Degree Name

Master of Arts (MA)

Semester of Degree Completion

1978

Thesis Director

Victor Vitanza

Abstract

Though separated by nearly a century and by two different cultures, Herman Melville and Samuel Beckett complement each other's concept of man and his world. This concept is the concept of pessimism, which each man adopted and expanded throughout his works.

Both authors lament the concept that man must struggle to attempt unachievable goals, yet both also insist that the only way to maintain a type of balance is to "go on."

The Beckettian-Melvillian hero, consequently, is a "thought-diver." As he strips layers from the Self, he simultaneously strips layers from the cosmos. Thus, the stripping of the Self and the fusing of the Self with the universe become a central theme in these two authors' works. Man, in his descent through the layers of the Self, conceives of a tragic vision; he becomes sorrowful, but paradoxically acquires a "heart," a richness of spirit which could not be attained in any other manner.

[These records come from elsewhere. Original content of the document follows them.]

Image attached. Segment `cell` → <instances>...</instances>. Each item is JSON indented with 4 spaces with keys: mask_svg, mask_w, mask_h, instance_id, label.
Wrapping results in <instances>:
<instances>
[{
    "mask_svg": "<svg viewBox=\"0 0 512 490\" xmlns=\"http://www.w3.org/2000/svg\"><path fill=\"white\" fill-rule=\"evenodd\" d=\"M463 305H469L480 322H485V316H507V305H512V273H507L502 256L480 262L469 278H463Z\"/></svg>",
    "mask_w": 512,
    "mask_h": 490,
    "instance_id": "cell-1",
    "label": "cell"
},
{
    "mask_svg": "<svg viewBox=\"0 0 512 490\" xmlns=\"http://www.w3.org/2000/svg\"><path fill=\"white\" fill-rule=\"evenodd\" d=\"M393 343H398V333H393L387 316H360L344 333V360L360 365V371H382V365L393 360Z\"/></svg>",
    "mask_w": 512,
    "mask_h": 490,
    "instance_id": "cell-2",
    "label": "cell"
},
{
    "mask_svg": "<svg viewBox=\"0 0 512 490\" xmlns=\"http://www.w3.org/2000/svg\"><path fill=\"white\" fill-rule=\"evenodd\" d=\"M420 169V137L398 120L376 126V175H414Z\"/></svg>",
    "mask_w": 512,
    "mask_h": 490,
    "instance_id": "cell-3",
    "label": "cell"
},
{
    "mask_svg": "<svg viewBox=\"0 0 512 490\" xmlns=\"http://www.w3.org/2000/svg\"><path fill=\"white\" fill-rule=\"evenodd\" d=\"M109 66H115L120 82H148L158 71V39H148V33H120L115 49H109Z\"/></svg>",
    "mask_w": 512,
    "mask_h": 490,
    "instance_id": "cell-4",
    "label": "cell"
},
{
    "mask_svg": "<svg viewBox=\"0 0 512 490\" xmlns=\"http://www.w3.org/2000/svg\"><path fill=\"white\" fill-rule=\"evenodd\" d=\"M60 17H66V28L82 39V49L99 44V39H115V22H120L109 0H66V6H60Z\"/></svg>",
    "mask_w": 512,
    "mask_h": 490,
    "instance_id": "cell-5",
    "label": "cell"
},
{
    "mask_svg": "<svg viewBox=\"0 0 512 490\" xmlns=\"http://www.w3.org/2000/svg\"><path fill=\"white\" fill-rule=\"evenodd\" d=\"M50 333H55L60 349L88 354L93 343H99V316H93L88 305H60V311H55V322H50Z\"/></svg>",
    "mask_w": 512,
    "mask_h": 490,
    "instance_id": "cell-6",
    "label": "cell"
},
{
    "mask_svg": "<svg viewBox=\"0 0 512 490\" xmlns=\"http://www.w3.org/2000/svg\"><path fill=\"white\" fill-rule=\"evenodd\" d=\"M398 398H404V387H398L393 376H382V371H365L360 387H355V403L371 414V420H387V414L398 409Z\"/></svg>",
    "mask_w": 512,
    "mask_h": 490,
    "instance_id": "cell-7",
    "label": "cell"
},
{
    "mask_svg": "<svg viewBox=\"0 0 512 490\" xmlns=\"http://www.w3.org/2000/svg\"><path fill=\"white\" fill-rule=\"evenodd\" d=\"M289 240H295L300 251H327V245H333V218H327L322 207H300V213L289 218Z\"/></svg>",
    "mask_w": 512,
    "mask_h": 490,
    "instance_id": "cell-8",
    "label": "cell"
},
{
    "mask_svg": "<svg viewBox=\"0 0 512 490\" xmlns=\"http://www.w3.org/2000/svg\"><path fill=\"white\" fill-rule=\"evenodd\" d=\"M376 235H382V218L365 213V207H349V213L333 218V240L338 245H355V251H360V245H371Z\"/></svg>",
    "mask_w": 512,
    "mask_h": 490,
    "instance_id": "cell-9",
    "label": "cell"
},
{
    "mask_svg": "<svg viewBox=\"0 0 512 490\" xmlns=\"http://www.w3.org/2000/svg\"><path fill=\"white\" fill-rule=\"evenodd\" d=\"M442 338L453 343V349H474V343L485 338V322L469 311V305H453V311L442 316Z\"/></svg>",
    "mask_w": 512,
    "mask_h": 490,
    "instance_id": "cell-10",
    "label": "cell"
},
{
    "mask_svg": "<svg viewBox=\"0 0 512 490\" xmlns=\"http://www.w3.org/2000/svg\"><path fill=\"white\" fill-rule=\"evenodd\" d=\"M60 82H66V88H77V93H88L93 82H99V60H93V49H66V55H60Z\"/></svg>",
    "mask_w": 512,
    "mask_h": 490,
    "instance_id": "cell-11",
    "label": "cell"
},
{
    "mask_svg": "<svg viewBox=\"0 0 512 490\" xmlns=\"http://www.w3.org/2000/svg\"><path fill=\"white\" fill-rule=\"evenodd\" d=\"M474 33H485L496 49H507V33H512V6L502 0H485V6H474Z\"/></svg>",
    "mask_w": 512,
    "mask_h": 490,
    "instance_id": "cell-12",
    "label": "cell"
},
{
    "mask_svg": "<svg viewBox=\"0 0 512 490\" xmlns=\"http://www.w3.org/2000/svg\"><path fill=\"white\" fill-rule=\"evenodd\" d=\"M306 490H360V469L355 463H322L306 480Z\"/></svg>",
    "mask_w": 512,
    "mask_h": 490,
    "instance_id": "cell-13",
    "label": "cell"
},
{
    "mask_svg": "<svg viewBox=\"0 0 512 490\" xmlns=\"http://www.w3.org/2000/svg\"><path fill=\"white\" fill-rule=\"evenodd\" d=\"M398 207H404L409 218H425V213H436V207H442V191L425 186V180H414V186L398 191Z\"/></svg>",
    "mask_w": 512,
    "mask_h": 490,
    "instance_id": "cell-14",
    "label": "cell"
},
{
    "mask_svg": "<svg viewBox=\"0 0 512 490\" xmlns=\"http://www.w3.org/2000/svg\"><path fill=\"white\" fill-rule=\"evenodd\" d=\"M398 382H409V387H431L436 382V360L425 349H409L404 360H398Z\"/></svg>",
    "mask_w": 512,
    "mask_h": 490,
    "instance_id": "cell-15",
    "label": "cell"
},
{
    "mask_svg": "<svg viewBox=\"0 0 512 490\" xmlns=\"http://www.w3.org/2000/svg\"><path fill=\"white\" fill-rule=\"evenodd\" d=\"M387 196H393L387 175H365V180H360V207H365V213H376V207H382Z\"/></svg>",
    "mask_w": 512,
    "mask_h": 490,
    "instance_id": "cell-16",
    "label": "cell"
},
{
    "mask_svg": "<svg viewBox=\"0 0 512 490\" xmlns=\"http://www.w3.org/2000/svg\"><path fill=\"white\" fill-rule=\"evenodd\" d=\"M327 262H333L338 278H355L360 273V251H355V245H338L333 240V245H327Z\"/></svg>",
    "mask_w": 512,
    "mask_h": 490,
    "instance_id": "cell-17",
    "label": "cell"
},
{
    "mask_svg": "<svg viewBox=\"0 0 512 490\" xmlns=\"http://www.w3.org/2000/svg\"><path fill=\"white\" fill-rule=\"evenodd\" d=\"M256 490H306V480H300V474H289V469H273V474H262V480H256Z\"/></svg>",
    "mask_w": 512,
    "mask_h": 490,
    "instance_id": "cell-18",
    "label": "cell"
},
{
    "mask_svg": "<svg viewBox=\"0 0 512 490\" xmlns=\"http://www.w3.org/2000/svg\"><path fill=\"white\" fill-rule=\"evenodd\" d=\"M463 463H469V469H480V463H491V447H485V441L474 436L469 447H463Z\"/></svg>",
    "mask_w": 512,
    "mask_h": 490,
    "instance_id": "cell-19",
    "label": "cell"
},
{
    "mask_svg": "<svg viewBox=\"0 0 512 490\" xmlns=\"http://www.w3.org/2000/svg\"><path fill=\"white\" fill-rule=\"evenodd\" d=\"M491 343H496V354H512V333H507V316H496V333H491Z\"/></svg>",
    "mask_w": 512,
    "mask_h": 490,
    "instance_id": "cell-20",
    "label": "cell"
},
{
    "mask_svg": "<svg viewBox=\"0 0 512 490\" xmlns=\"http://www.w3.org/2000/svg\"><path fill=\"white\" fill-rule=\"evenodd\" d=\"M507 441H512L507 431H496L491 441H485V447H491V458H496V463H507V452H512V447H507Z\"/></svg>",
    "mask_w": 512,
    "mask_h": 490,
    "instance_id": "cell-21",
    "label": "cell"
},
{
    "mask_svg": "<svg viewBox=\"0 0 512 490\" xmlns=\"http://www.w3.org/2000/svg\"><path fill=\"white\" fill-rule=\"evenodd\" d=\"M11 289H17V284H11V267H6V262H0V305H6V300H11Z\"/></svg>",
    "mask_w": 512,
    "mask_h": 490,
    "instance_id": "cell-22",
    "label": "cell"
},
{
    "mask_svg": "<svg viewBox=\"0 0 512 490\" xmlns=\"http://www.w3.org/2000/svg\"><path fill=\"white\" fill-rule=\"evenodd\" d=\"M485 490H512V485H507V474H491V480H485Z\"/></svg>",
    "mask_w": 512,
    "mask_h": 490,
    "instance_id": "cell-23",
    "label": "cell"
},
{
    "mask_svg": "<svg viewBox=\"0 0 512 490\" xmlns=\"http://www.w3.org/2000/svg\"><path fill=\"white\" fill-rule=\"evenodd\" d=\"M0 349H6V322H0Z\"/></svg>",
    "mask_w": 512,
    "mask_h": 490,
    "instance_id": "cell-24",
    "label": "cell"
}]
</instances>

The hero is also an orphan in search of the true parentage. He seeks to return to the womb/tomb. It is in the warm, dark, quiet places where he creates his fictions in order to "go on." He must, however, leave the darkness from time to time in order to attempt his quests.

The characters of both authors seek to escape Time, to make an end so that the Self can be reunited with the Whole. All their elaborate fictions are attempts to utter a name which will cause a silence, bring an end.

Both authors owe a literary debt to William Shakespeare, particularly in regard to the concept of nothingness. Both agree that any attempt to impose meaning into the world could only result in destruction.

The characters of both Melville and Beckett journey a treacherous path bordered on both sides by chasms of suicide and insanity. They must proceed on a solitary quest which will render no final answers. The journey will lead them, each one a unique Ulysses, far across uncharted seas to an Ithaca that does not exist. That these seas are primarily those of the Self is evident.

Time and time again, both authors, through their characters, admit to and lament over a paradox: language is an extremely inadequate and deceptive tool which one ought to avoid, yet it is the only tool available to link the Self with external reality. One may cry about it, berate it, but in the end one will equip oneself with this frail instrument and "go on." The language must continue, the fictions must be formed, and the man must endure the "waiting" as he goes on, ever onward, in "the long sonata of the dead," to the grave.